前边分析了flume的 Source 和 MemoryChannel 两个组件,接下来分析下第三个大组件 Sink。Sink组件主要用于从Channel 中拉取数据至下一个flume agent 或者目的存储对象(如HDFS)。
要分析Sink,就来先看下Sink接口的定义:
public interface Sink extends LifecycleAware, NamedComponent {
/**
* 设置Channel
*/
public void setChannel(Channel channel);
/**
* 返回具体sink的channel
*/
public Channel getChannel();
/**
* 请求的Sink尝试从连接的Channel消费数据data。这个方法应该在一个事务范围内从Channel消费。
* 成功分发事务应该被提交。失败应该回退。
* 如果有 1个或多个Event被成功分发,则为READY;
* 如果没有数据从Channel取回放至sink,则为BACKOFF
* 在任何类型的故障传递数据到下一跳目的地的情况下,抛出异常EventDeliveryException
*/
public Status process() throws EventDeliveryException;
public static enum Status {
READY, BACKOFF
}
}
从前边的分析可知,flume系统的入口为 Application 类,在该类中会依次启动 Channel、Sink、Source三个组件。从启动代码分析可以发现Sink组件启动调用对象 Sink运行器SinkRunner的start方法,该操作发生在MonitorRunnable线程中调用lifecycleAware.start()方法启动一个Sink组件,eclipse查看该方法具体Sink相关实现如下:
@Override
public void start() {
SinkProcessor policy = getPolicy(); //获取
policy.start();
runner = new PollingRunner();
runner.policy = policy;
runner.counterGroup = counterGroup;
runner.shouldStop = new AtomicBoolean(); //以原子方式创建 Boolean值,默认为false
runnerThread = new Thread(runner);
runnerThread.setName("SinkRunner-PollingRunner-" +
policy.getClass().getSimpleName());
runnerThread.start(); //启动线程
lifecycleState = LifecycleState.START;
}
在该start方法中首先会获取一个SinkProcessor,指定线程的属性(policy、counterGroup 、shouldStop )并且启动它。然后会创建一个线程PollingRunner,调用线程的run方法:
@Override
public void run() {
logger.debug("Polling sink runner starting");
while (!shouldStop.get()) {
try {
if (policy.process().equals(Sink.Status.BACKOFF)) {
counterGroup.incrementAndGet("runner.backoffs");
Thread.sleep(Math.min(
counterGroup.incrementAndGet("runner.backoffs.consecutive")

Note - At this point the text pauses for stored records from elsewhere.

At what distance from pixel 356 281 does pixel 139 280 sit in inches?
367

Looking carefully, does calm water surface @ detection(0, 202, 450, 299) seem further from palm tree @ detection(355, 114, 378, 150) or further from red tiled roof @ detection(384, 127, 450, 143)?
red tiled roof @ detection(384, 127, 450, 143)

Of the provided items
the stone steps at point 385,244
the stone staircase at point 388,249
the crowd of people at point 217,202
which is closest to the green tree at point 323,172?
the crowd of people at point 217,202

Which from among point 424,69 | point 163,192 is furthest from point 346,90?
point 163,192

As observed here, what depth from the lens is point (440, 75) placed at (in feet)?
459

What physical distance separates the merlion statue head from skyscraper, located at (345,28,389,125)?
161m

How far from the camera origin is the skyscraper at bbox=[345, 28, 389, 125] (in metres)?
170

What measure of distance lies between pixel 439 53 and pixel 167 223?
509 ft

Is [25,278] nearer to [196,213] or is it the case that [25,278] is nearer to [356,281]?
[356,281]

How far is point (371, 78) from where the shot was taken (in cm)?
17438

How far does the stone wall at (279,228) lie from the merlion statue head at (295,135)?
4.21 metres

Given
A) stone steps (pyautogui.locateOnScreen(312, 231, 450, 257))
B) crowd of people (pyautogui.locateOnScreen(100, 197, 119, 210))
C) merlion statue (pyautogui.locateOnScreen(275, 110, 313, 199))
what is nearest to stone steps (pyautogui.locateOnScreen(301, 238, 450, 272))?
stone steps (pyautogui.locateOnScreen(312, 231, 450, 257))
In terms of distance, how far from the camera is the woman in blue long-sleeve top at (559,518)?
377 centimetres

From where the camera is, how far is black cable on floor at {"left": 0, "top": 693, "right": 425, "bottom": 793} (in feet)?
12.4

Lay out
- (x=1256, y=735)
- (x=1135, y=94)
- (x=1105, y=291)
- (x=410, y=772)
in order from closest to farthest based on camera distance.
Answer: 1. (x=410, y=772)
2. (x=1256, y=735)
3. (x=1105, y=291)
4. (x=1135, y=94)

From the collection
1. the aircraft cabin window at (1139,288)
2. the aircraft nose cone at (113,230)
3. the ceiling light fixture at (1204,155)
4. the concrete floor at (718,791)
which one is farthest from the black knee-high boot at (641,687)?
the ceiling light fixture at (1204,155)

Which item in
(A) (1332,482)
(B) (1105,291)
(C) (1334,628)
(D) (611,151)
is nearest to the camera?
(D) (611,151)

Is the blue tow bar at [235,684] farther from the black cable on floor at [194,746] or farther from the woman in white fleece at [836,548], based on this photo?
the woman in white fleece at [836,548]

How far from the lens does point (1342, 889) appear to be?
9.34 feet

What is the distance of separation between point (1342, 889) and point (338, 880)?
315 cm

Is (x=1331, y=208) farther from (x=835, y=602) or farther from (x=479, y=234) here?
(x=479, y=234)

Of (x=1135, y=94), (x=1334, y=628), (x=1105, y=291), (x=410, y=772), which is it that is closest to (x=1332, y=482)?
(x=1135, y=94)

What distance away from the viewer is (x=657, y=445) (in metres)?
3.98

* backoffSleepIncrement, maxBackoffSleep));
} else {
counterGroup.set("runner.backoffs.consecutive", 0L);
}
} catch (InterruptedException e) {
......
}
}
logger.debug("Polling runner exiting. Metrics:{}", counterGroup);
}
}
在run方法中可以发现使用while循环(直到设置shouldStop为true结束循环)调用SinkProcessor中的process方法进行下一步的处理。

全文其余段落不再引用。